В нашей семье были налицо самые разнообразные противоречия, символически олицетворявшие противоположность между светлым и темным. Мать была самой светлой из блондинок; и по своей внешности, и по натуре она была светлой, открытой и ясной. Но знаменательно, что именно она, а не отец, была слабее всего связана с Данией. Ее дед происходил из южной Германии, а мать была шведка, по-видимому, с примесью еврейской крови. Зато отец мой, типичный борнхольмец, с бронзовой кожей и черными, как смоль, волосами, сложностью своего характера напоминал старинный ларец со множеством потайных ящичков. Во всем его роду нельзя было найти ни малейшей примеси чужой крови. Его мать была маленькая, странная женщина, похожая на лапландку, молчаливая и скрытная, — никак невозможно было проникнуть в глубину ее души. Она родилась в небогатой крестьянской семье на севере Борнхольма, где предки ее жили с незапамятных времен. Бабушка и зимой была такая же смуглая, как и летом. Ее родители, братья и сестры — все были блондины, и только одна она унаследовала темный цвет кожи, передавшийся, быть может, через много поколений; ее дети и внуки также отличались смуглой кожей и темным цветом волос.
Дедушка тоже родился на Борнхольме, он был из рода Нансенов, живших на юге острова. Они, по-видимому, еще с давних времен переселились сюда из Германии, а многие из них отправлялись дальше на север, в другие скандинавские страны. Все Нансены селились обычно по нескольку семей вместе и вообще носили на себе отпечаток родового клана. Это был крепкий народ, по большей части мясники и скототорговцы, все — страстные картежники. И мой дедушка ничем не отличался от них. Он был в добрую сажень ростом и до глубокой старости оставался отважным и искусным пловцом.
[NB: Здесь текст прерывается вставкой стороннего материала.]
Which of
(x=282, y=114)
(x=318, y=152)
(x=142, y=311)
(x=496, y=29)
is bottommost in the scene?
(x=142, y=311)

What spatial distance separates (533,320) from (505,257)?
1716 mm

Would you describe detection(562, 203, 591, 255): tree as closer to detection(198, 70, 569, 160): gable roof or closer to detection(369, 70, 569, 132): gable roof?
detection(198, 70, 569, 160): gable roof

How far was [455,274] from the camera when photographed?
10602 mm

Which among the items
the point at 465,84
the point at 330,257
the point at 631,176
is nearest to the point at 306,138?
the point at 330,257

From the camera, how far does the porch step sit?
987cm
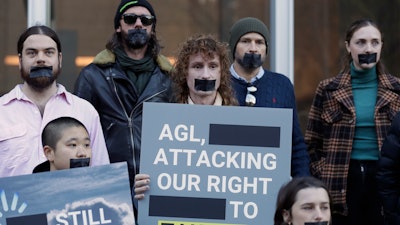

Борнхольм заселяли главным образом выходцы из Германии и Швеции. Эти страны ближе всего находятся от острова, который служил естественным мостом при переселении народов. С шведского берега можно отчетливо видеть светлую зелень ясеневых деревьев Борнхольма, его утесы. Если же плыть от берегов Германии морем, то довольно скоро покажется и остров. На Борнхольме наблюдается такое же смешение самых разнообразных типов людей, как в Швеции или в России— от Ленинграда до Кавказа. В борнхольмском говоре и суевериях сохранились некоторые выражения и образы, заимствованные из более южных мест, из района Боденского озера и у аллеманов. Даже в таком далеком уголке, как этот островок в Балтийском море, встречаются смешанные типы людей.
Не так-то легко определить национальность жителей Борнхольма.